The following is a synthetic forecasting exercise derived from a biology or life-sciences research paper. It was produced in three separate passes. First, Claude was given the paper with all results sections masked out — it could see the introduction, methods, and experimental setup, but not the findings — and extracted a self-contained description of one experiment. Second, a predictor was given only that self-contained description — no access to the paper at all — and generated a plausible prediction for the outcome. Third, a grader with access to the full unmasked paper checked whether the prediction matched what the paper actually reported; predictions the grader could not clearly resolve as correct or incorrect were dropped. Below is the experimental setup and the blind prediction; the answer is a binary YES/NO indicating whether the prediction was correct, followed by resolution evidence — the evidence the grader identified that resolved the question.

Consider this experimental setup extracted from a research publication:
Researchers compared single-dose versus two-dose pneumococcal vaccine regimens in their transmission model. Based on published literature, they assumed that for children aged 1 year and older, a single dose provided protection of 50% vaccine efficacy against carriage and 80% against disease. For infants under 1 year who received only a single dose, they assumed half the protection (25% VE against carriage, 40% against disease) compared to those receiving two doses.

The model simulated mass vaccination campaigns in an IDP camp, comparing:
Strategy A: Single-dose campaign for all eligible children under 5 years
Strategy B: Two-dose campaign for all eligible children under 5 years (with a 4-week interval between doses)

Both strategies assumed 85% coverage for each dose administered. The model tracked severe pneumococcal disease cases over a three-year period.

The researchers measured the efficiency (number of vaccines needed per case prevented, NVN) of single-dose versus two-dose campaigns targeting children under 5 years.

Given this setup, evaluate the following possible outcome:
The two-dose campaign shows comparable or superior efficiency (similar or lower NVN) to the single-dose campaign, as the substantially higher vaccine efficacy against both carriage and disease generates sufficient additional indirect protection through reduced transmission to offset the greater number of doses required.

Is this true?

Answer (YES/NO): NO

### What is needed
Within the records above, the line carrying "Strategy B: Two-dose" starts the range and the last line ends it. Set down that range exactly.

### Written solution
Strategy B: Two-dose campaign for all eligible children under 5 years (with a 4-week interval between doses)

Both strategies assumed 85% coverage for each dose administered. The model tracked severe pneumococcal disease cases over a three-year period.

The researchers measured the efficiency (number of vaccines needed per case prevented, NVN) of single-dose versus two-dose campaigns targeting children under 5 years.

Given this setup, evaluate the following possible outcome:
The two-dose campaign shows comparable or superior efficiency (similar or lower NVN) to the single-dose campaign, as the substantially higher vaccine efficacy against both carriage and disease generates sufficient additional indirect protection through reduced transmission to offset the greater number of doses required.

Is this true?

Answer (YES/NO): NO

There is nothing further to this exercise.